▶ _EXTRAIT DE PAGE_
Les policiers de la BAC ont alors interpellé les deux hommes. Le commanditaire présumé a par la suite été interpellé. Il s'agit de l'un des concurrents directs de la cheffe d’entreprise.

Sa tête mise à prix à 70.000 euros

L'enquête a permis de démanteler une officine criminelle de grande envergure, qui faisait commerce de règlements de comptes, notamment dans le domaine commercial. Son commanditaire avait convenu de verser 70.000 euros pour sa tête. "Je trouve que ce n'est pas cher payé pour une vie", confie Marie-Hélène. Et de plaisanter : "Je trouve que ce n'est pas flatteur d'être estimé à 70.000 euros."

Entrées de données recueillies
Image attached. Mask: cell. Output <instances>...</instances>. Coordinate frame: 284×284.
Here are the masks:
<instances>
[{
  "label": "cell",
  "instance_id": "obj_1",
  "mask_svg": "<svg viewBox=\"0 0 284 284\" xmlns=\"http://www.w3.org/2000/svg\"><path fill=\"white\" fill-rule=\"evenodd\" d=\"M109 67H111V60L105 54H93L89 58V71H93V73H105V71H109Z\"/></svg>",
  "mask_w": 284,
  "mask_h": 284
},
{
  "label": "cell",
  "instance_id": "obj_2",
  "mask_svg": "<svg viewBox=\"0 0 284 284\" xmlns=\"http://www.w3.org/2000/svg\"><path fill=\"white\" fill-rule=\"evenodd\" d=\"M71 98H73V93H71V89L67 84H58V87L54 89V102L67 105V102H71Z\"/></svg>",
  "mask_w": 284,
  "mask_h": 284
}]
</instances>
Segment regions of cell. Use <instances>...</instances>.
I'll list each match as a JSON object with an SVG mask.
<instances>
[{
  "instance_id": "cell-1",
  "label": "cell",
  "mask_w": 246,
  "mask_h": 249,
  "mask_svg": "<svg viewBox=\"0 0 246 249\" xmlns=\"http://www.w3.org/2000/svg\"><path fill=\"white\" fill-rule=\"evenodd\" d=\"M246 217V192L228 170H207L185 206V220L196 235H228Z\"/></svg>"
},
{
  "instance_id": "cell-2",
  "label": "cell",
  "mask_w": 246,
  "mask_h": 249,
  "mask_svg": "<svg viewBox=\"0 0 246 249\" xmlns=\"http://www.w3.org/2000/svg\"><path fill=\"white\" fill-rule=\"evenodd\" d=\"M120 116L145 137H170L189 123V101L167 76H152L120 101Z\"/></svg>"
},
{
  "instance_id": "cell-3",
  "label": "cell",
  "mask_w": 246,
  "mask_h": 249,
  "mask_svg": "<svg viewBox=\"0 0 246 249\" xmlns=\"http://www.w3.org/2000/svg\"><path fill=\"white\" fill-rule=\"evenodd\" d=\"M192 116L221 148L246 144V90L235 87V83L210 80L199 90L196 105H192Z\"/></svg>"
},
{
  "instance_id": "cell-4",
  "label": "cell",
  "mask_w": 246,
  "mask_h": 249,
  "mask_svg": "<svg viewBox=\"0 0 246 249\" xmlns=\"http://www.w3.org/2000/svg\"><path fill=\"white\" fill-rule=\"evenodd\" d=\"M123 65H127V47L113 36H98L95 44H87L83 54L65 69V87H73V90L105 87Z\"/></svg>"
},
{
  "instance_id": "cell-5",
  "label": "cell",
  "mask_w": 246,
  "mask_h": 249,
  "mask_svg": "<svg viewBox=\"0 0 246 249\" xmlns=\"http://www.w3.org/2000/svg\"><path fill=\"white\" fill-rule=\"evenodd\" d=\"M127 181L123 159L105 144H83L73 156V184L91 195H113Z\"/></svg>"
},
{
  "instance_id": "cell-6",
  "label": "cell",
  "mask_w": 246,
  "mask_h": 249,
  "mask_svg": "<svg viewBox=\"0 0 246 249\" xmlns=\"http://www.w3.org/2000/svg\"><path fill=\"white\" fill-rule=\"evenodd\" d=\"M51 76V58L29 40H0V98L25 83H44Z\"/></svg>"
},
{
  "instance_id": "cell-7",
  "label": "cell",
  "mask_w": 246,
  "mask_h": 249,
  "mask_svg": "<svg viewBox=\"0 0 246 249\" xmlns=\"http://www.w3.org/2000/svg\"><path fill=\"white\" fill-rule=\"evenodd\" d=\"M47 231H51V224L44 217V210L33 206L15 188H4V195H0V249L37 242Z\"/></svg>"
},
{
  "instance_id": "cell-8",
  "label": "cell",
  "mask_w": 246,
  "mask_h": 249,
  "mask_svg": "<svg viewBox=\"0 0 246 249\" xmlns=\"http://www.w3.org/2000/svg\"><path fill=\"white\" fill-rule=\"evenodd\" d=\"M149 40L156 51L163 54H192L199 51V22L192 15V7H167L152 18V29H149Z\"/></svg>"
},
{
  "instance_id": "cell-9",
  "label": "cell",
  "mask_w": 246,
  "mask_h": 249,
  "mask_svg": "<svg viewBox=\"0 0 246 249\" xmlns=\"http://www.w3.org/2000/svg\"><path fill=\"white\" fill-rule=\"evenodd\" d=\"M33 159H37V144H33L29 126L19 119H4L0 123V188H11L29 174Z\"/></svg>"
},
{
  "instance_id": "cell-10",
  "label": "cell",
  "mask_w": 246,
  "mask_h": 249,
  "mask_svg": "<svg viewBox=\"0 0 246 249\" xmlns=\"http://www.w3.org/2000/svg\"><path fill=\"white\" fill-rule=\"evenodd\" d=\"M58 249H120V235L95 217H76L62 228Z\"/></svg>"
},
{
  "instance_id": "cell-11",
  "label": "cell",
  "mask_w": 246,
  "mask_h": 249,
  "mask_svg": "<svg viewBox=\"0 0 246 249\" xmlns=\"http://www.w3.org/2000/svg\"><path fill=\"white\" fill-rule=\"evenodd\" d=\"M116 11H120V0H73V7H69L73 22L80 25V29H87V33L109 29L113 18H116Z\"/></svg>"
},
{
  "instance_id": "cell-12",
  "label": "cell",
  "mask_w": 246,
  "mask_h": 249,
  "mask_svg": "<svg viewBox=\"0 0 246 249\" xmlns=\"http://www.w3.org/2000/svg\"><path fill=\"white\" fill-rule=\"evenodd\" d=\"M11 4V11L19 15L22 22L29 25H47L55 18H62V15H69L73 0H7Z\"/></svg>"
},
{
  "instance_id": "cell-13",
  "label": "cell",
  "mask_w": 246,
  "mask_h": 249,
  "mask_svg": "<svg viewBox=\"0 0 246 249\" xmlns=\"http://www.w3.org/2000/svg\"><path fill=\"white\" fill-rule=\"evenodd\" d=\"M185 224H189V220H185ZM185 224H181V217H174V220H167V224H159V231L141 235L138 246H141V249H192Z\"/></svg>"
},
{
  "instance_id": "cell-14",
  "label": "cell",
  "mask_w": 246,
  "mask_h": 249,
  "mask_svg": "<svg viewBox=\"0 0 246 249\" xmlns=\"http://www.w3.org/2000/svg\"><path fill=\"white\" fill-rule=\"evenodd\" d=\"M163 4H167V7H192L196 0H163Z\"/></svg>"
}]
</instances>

▶ _ÉNONCÉ DE LA TÂCHE_
Résumez l'extrait de page en trois phrases. Seul l'extrait de page doit servir de source.

▶ _RÉPONSE À L'EXERCICE_
Les policiers de la BAC ont interpellé deux hommes, puis le commanditaire présumé, l'un des concurrents directs de la cheffe d'entreprise. L'enquête a permis de démanteler une officine criminelle de grande envergure qui faisait commerce de règlements de comptes, notamment dans le domaine commercial. Le commanditaire avait convenu de verser 70.000 euros, somme que Marie-Hélène juge peu élevée pour une vie et dont elle plaisante qu'il n'est pas flatteur d'y être estimée.